There is no proof of such activity, but observers say a weak police response is suggestive of state approval. The police in Lahore have been widely criticized for their failure to quell the violence, with many saying police did little to intervene. Mian Ameer Mahmood, the district nazim of Lahore, roughly equivalent to a mayor, denied the accusations: "I am on the record that police were not present at the time when people were burning buildings."
Such a tepid response contrasts sharply with last month's controversial marathon in Lahore, observers say, where thousands of police were deployed to prevent disruptions. It also contrasts with reports of armed troops stationed on rooftops and roadsides of Karachi Thursday, where 50,000 demonstrators rallied peacefully against the cartoons.
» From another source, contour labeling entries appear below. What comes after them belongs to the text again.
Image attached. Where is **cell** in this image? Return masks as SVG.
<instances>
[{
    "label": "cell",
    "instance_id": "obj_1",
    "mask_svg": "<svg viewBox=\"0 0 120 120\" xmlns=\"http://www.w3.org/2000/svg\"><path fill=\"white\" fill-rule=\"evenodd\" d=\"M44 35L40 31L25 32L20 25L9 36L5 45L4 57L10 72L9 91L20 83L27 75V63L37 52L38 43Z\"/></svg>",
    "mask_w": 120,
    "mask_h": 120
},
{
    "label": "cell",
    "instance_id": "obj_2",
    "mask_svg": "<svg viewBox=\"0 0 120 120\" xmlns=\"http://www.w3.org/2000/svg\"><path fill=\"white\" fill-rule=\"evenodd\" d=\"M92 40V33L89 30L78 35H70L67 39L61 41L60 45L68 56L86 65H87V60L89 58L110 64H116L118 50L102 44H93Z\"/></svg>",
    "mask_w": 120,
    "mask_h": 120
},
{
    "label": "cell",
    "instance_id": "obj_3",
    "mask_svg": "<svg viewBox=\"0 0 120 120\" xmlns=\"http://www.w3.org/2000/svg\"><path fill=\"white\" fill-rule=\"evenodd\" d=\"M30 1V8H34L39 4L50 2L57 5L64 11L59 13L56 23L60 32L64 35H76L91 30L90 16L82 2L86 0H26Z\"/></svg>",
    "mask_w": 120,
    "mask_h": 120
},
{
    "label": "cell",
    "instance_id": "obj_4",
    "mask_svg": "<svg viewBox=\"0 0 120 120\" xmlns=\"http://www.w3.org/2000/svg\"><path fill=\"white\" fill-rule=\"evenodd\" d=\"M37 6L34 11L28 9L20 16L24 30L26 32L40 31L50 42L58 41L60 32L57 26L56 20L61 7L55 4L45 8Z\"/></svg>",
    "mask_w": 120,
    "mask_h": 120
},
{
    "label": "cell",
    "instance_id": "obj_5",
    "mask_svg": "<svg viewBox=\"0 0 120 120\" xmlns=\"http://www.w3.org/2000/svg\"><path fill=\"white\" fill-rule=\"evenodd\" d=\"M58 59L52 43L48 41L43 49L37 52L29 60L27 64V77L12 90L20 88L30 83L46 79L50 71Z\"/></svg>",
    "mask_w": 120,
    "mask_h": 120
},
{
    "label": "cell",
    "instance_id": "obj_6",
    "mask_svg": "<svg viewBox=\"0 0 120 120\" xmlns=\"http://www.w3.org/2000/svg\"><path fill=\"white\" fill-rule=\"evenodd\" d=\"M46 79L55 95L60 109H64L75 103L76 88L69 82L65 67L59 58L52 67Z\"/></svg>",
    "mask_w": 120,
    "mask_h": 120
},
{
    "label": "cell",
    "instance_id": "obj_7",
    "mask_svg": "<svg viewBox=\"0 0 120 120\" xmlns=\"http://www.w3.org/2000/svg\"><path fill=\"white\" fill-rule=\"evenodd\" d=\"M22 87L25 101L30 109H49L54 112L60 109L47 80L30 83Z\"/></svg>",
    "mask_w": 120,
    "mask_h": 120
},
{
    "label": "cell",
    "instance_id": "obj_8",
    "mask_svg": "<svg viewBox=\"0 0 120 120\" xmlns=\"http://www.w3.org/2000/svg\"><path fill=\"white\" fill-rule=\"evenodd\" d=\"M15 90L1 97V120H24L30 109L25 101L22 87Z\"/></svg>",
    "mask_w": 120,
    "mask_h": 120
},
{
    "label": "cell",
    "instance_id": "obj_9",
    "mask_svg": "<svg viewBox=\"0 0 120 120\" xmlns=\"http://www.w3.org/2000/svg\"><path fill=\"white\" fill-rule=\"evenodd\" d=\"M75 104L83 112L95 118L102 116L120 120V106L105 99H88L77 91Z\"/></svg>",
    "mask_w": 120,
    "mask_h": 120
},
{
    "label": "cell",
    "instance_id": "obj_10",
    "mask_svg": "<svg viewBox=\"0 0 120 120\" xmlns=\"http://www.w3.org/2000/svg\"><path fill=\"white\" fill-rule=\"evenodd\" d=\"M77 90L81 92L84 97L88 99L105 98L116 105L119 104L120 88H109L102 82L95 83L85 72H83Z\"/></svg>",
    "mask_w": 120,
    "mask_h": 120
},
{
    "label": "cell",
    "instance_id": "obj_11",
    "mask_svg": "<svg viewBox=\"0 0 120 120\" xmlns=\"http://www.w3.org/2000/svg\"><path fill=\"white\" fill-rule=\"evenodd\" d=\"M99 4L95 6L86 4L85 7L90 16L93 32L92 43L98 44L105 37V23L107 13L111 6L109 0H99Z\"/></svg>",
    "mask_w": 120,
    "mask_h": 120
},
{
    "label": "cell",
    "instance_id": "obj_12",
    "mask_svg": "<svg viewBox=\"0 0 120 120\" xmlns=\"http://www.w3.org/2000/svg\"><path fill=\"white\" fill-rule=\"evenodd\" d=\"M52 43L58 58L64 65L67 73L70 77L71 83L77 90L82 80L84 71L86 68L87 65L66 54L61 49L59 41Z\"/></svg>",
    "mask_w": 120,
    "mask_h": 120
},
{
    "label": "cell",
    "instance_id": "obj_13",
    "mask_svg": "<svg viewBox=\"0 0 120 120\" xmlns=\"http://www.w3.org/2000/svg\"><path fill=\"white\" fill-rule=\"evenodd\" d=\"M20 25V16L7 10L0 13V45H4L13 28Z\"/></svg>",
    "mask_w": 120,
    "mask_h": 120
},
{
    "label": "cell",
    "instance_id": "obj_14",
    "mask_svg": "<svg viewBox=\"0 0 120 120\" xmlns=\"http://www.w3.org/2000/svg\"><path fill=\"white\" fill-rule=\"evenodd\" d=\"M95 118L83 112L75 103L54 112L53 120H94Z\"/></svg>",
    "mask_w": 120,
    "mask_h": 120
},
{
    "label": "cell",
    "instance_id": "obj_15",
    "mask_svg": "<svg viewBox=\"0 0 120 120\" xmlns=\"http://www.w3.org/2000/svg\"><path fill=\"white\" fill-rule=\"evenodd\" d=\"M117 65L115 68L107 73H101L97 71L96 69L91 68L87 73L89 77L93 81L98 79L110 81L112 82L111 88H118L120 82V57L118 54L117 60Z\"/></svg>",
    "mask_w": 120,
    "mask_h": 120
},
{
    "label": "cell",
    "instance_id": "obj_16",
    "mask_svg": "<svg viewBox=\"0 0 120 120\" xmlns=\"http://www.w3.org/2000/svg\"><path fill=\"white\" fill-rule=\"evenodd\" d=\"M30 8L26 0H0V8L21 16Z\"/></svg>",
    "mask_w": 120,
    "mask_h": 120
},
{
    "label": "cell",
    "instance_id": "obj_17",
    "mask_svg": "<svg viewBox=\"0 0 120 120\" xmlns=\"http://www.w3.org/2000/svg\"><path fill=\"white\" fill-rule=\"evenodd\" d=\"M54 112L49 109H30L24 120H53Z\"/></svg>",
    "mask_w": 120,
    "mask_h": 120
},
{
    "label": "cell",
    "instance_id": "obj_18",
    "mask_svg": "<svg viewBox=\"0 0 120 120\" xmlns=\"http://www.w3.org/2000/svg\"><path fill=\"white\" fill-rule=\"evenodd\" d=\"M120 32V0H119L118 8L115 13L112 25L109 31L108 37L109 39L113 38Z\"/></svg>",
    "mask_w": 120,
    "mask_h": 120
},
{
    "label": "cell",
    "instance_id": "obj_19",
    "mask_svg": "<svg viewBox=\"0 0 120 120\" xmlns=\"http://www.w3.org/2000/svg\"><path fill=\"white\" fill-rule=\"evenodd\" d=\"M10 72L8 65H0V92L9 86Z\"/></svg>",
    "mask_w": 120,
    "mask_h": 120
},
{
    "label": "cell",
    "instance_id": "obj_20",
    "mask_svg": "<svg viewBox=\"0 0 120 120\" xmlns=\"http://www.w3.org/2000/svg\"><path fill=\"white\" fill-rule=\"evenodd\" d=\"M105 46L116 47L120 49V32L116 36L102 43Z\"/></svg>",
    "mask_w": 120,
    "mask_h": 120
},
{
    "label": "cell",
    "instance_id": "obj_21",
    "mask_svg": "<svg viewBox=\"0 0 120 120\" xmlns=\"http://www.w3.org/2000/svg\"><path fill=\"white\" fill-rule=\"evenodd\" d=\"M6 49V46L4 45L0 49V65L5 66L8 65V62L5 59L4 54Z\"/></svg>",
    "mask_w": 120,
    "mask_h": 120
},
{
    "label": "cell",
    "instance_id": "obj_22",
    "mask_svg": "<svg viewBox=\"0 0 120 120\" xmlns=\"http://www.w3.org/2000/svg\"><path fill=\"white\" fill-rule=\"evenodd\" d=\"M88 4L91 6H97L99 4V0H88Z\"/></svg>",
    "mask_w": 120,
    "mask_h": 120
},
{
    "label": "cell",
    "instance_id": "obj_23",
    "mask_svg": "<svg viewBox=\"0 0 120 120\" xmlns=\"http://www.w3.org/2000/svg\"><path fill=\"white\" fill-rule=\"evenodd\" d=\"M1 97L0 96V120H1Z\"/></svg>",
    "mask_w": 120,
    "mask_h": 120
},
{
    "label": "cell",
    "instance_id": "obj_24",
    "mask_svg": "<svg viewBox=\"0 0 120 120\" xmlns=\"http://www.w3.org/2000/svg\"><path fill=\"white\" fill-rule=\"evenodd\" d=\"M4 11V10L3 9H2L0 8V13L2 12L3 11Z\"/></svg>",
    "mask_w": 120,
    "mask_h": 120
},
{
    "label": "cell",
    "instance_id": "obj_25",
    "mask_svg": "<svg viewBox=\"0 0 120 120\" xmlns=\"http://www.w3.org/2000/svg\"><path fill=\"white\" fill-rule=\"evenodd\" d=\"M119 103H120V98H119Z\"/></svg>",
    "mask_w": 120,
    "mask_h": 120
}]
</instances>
Further protests are expected to mount in coming days, culminating in a nationwide protest on March 3 to coincide with the arrival of President Bush. Leaders of Jamaat Islami hope the demonstrations will be peaceful, although they cannot account for how some outside their party will act. "Ensure we cannot. We don't have the police and army with us," says Mr. Hasan. "Even then, our experience tells us that we've always been successful in organizing peacefully."